• SUPPLIED PASSAGE
◆ ◆ ◆ ◆ ◆

Given that stock and home appreciation is probably correlated, I’ll have ti sample from a bivariate normal distribution using numpy.random.Generator.multivariate_normal
- documentation here, rather than the univariate distribution draw shown above. I am going to assume a correlation coefficient, \(\rho_{stock,home}\) of 0.5 - a fairly clear correlation.
In order to use that numpy function, I’ll need to translate my correlation statistic into a covariance statistic, and I’ll use the following formula (source):
\[ \begin{align*}
cov_{stock,home} &= \rho_{stock,home} \times \sigma_{stock} \sigma_{home} \\\
cov_{stock,home} &= 0.5 \times .2267 \times .1042 \end{align*}
\]
I calculate covariance and confirm that the covariance and correlations match up below:
cov = 0.5 * sigma_stock * sigma_home
print("Covariance:", cov)
print("Back to correlation:", cov / (sigma_stock * sigma_home))
Covariance: 0.01181107
Back to correlation: 0.5
Now that I have the covariance, I’ll be able to sample from a bivariate normal distribution of the form shown below (source).
\[
\begin{pmatrix} Stock \\\\ Home\end{pmatrix} \sim \mathcal{N} \left[ \begin{pmatrix} \mu_{s} \\\ \mu_{h}\end{pmatrix}, \begin{pmatrix} \sigma_{s}^2 & cov_{s,h} \\\ cov_{s,h} & \sigma_{h}^2\end{pmatrix} \right]
\]
Note, \(s\) is shorthand for stock and \(h\) is shorthand for home.
Now I’ll code that in Python and confirm that the means and standard deviations of our samples match what we expect:
cov_matrix = np.array([[sigma_stock**2, cov],
[cov, sigma_home**2]])
returns_df = pd.DataFrame(np.random
.default_rng(30)
.multivariate_normal([mu_stock, mu_home],
cov_matrix,
360),
columns=["Stock_Appreciation", "Home_Appreciation"])
print("Means:", returns_df.mean(axis=0).values)
print("Std. Devs:", returns_df.std(axis=0).values)
returns_df = (returns_df / 12)
Means: [0.10764063 0.05970695]
Std. Devs: [0.22544095 0.10543034]
Plotting the simulated values, we can see that stock market returns are typically higher than home value appreciation.
returns_df.add(1).cumprod().plot(figsize=(7,4))
plt.xlabel("Months")
plt.ylabel("Money Multiplier")
plt.title("Simulated Home/Stock Returns")
sns.despine();
Now we can define two spread-sheet-like dataframes: - one that shows a mortgage amortization schedule for if you were to buy the $600,000 home, along with the home’s appreciation over time. - one that shows a table of rent payments and the stock market growth of what would have been your down payment (you can invest the down payment since you didn’t end up purchasing a house).
# Buying Table
df_own = pd.DataFrame()
df_own["Period"] = pd.Series(range(12*30)) + 1
df_own["Date"] = pd.date_range(start=datetime.today(),
periods=12*30,
freq='MS',
name="Date")

◆ ◆ ◆ ◆ ◆

• INPUT DATA
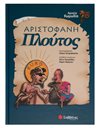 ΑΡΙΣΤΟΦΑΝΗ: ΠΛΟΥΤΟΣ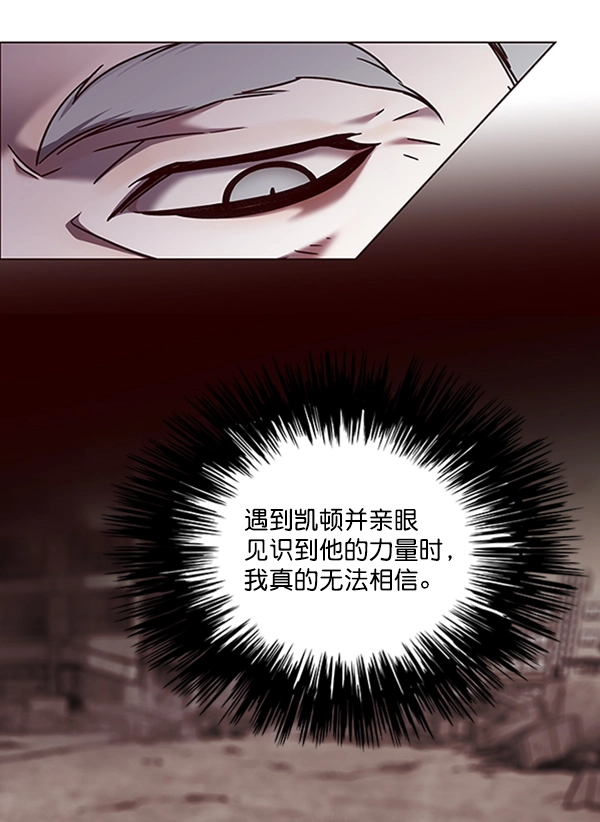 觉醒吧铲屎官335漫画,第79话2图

◆ ◆ ◆ ◆ ◆

Please reproduce the passage on simulating stock and home returns, from "returns_df = (returns_df" to "home value appreciation.".

• RESULT OF THE TASK
returns_df = (returns_df / 12)
Means: [0.10764063 0.05970695]
Std. Devs: [0.22544095 0.10543034]
Plotting the simulated values, we can see that stock market returns are typically higher than home value appreciation.